* [PASSAGE]:
Il est temps de reconnaître le rôle vital de l’engagement des familles dans les soins de santé

Par Laura-Lee Nuttall
28 août 2023
istockphoto.com/FrazaoStudio
Le coût indéniable de la fermeture des portes des services de santé aux familles durant la pandémie a mis en lumière la nécessité d’examiner d’un œil critique des décisions qui ont été prises, et qui continuent d’être prises, concernant les politiques de visites dans les hôpitaux.

Depuis l’éclosion de la COVID-19, les politiques en matière de visites dans les établissements de soins de santé ont évolué. Récemment, cependant, de nombreuses restrictions liées à la pandémie ont été levées, notamment les heures de visite limitées, les protocoles de dépistage, les exigences en matière de vaccination et les restrictions concernant les soignants désignés. Ces restrictions constituaient des obstacles entre les patients et les personnes qu’ils aiment. Dans cet article, je décris les bienfaits qu’apportent les membres de la famille, je passe en revue les effets que les restrictions ont eu et j’encourage le personnel infirmier à militer pour que les établissements de soins de santé adoptent une démarche éthique quant aux politiques en matière de visites familiales.

* [DONNÉES ENREGISTRÉES]:

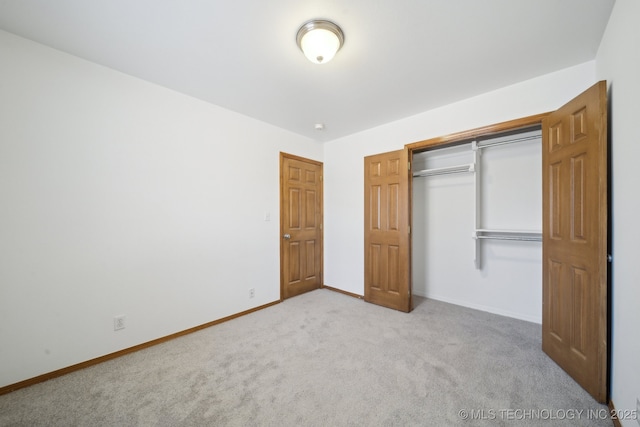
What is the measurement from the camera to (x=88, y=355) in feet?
6.45

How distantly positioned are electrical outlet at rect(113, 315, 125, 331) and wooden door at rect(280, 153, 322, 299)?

* [SÉRIE DE CONSIGNES]:
**1.** D'après le passage, qui est encouragé à militer pour une démarche éthique quant aux politiques de visites familiales ?
**2.** Énumérez toutes les restrictions liées à la pandémie que le passage présente comme récemment levées.
**3.** Poursuivez le passage sur les visites familiales dans les hôpitaux à la suite de sa dernière phrase.
Le listing n'a aucun rôle à jouer ici.

* [RÉSULTATS ATTENDUS]:
**1.** Le personnel infirmier.

**2.**
- les heures de visite limitées
- les protocoles de dépistage
- les exigences en matière de vaccination
- les restrictions concernant les soignants désignés

**3.**
Les familles en tant que partenaires des soins de santé

Dans les années qui ont précédé la pandémie de COVID-19, on a assisté à un mouvement croissant en faveur d’une plus grande contribution des familles dans les établissements de soins de santé. Les recherches ont montré que la présence de la famille à l’hôpital se traduisait par de meilleurs résultats pour les patients (Dokken, Johnson et Markwell, 2021). La présence de la famille a été associée à une amélioration de la sécurité des patients, de la communication entre les patients et l’équipe soignante, de la satisfaction des patients et du bien-être émotionnel des soignants et des patients (Davidson et coll., 2017).

Gracieuseté de Laura-Lee Nuttall
« Les infirmières et infirmiers ont toujours pris la défense des intérêts de leurs patients. Dans un monde post-pandémique, il est essentiel de donner la priorité à l’inclusion des familles dans toute la mesure du possible », déclare Laura-Lee Nuttall.

En offrant un soutien émotionnel, en défendant les besoins de leur proche et en participant à leurs soins, les membres de la famille contribuent à combler le fossé entre la crise sanitaire actuelle de la patientèle et son état de santé. Lorsque les patients rentrent chez eux, ils ont souvent encore besoin d’aide pour leurs soins personnels. La famille est souvent appelée à combler le fossé entre l’hôpital et la vie autonome à la maison. La contribution de la famille tout au long du parcours de santé des patients permet une transition en douceur.

Inversement, l’interdiction de visites durant la pandémie a été associée à des effets néfastes sur les résultats cliniques.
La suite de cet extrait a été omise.